• Short task: Continue the assembly debugging notes on the exit syscall, picking up right after their last sentence.

• Quoted passage:
:::
0x00007fffffffdf68│+0x0038: 0x00007fffffffe352  →  "DBUS_SESSION_BUS_ADDRESS=unix:path=/run/user/1000/[...]"
─────────────────────────────────────────────────────────────────────────────────────────────────────────────────────────────────────────────────────────────────────────────────────────── code:x86:64 ────
     0x401005 <_start+0005>    mov    edi, 0x1
     0x40100a <_start+000a>    movabs rsi, 0x402000
     0x401014 <_start+0014>    mov    edx, 0x14
●→   0x401019 <_start+0019>    syscall
     0x40101b <_start+001b>    xor    rax, rax
     0x40101e <_start+001e>    xor    rbx, rbx
     0x401021 <_start+0021>    inc    rbx
     0x401024 <loopFib+0000>   add    rax, rbx
     0x401027 <loopFib+0003>   xchg   rbx, rax
─────────────────────────────────────────────────────────────────────────────────────────────────────────────────────────────────────────────────────────────────────────────────────────────── threads ────
[#0] Id 1, Name: "fib", stopped 0x401019 in _start (), reason: BREAKPOINT
───────────────────────────────────────────────────────────────────────────────────────────────────────────────────────────────────────────────────────────────────────────────────────────────── trace ────
[#0] 0x401019 → _start()

Exit Syscall

By not properly ending the program we get the error segmentation fault. In the manual we can find the exit syscall number and arguments.

# find number
$ grep exit /usr/include/x86_64-linux-gnu/asm/unistd_64.h

#define __NR_exit 60
#define __NR_exit_group 231

# find arguments
$ man -s 2 exit
void _exit(int status);

It needs 1 integer argument, in this we use the exit code 0. And this is our exit syscall code.
:::
• Records supplied:
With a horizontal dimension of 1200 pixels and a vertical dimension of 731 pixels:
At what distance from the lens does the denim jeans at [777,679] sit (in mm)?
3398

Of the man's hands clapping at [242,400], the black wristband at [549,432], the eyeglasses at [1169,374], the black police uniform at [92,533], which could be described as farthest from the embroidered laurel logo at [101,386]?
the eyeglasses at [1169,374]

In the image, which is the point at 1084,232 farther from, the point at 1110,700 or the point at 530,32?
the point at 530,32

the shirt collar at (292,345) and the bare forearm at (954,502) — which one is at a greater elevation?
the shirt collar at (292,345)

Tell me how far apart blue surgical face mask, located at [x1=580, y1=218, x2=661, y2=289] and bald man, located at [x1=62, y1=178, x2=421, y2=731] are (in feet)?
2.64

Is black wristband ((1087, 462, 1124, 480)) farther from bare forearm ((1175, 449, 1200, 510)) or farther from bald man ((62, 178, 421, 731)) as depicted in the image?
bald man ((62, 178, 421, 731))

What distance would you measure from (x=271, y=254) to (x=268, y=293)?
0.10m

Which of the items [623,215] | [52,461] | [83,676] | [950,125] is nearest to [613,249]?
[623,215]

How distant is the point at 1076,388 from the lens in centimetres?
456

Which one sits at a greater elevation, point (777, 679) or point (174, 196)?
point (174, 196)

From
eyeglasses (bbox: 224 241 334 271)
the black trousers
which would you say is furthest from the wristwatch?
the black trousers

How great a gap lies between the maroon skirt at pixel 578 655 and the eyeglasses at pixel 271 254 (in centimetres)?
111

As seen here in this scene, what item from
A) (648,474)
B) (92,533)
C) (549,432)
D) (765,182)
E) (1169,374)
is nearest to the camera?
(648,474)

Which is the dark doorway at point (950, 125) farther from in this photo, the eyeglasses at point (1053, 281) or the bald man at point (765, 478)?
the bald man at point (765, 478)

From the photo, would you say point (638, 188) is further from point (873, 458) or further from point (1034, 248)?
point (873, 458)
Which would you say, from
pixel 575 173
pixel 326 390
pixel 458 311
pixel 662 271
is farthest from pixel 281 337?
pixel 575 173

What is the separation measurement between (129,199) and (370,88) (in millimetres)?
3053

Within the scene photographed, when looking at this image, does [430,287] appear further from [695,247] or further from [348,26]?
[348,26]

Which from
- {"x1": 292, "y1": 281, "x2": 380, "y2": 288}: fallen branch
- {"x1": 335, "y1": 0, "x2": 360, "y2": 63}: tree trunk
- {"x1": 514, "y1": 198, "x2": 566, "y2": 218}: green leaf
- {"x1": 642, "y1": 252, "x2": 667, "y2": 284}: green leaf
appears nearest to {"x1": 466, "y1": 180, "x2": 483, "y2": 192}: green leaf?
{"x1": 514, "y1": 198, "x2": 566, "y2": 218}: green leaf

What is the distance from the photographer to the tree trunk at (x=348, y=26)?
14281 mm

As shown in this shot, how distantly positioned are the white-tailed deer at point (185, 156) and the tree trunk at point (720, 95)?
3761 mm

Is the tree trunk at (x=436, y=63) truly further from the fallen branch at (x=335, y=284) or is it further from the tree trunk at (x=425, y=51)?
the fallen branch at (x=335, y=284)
:::
• Exercise output:
    mov rax, 60
    mov rdi, 0
    syscall

Final code

global  _start

section .data
    message db "Fibonacci Sequence:", 0x0a

section .text
_start:
    mov rax, 1       ; rax: syscall number 1
    mov rdi, 1      ; rdi: fd 1 for stdout
    mov rsi,message ; rsi: pointer to message
    mov rdx, 20      ; rdx: print length of 20 bytes
    syscall         ; call write syscall to the intro message
    xor rax, rax    ; initialize rax to 0
    xor rbx, rbx    ; initialize rbx to 0
    inc rbx         ; increment rbx to 1
loopFib:
    add rax, rbx    ; get the next number
    xchg rax, rbx   ; swap values
    cmp rbx, 10		; do rbx - 10
    js loopFib		; jump if result is <0
    mov rax, 60
    mov rdi, 0
    syscall

Now if we run it we dont get a segmentation fault

➜  ~ ./assembler.sh fib.s
Fibonacci Sequence:

Procedures

To make code more more efficient we can use functions and procedures. Procedures are most used for code refactoring. Its a set of instructions to execute a point in the program. We define it under a procedure label.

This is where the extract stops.